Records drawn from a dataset
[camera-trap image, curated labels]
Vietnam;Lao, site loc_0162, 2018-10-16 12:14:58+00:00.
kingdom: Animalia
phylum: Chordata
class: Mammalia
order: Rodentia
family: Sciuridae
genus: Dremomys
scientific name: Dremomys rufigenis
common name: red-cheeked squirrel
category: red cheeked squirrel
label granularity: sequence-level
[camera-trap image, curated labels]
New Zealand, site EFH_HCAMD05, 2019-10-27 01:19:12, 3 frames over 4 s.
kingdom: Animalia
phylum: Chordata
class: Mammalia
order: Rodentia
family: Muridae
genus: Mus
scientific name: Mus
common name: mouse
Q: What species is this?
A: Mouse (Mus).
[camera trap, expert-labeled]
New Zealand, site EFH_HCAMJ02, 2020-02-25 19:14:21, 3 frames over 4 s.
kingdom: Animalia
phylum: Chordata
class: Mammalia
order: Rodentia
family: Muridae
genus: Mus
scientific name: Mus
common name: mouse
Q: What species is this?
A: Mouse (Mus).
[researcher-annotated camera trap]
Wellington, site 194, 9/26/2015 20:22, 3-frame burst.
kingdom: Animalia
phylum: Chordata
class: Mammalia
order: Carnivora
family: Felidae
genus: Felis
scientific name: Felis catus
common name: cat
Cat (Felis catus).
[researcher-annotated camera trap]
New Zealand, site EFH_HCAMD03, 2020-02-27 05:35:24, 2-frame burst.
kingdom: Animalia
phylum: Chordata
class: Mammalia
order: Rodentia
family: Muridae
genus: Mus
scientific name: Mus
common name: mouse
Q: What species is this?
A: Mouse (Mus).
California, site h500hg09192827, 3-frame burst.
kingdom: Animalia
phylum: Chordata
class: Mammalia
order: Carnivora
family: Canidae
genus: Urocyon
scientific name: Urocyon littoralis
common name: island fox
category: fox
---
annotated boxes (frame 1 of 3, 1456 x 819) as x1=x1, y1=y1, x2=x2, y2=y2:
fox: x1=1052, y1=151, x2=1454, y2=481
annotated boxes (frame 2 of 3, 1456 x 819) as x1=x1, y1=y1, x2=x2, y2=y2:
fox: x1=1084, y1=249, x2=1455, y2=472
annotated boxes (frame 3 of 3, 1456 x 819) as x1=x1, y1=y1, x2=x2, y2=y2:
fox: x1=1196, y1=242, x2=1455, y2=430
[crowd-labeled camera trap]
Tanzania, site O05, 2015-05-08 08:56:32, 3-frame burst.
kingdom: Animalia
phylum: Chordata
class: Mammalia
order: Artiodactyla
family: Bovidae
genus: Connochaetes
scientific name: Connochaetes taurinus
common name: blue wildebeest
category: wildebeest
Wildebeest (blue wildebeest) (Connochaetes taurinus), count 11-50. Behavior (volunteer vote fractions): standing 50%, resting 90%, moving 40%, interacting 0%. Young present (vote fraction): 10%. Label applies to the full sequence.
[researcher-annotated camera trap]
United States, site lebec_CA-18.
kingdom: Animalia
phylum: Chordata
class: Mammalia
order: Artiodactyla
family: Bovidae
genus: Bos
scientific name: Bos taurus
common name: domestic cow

* _Work item_: A complete answer reproduces every line of the records in which the word "genus" occurs.

* _Written answer_:
genus: Dremomys
genus: Mus
genus: Mus
genus: Felis
genus: Mus
genus: Urocyon
genus: Connochaetes
genus: Bos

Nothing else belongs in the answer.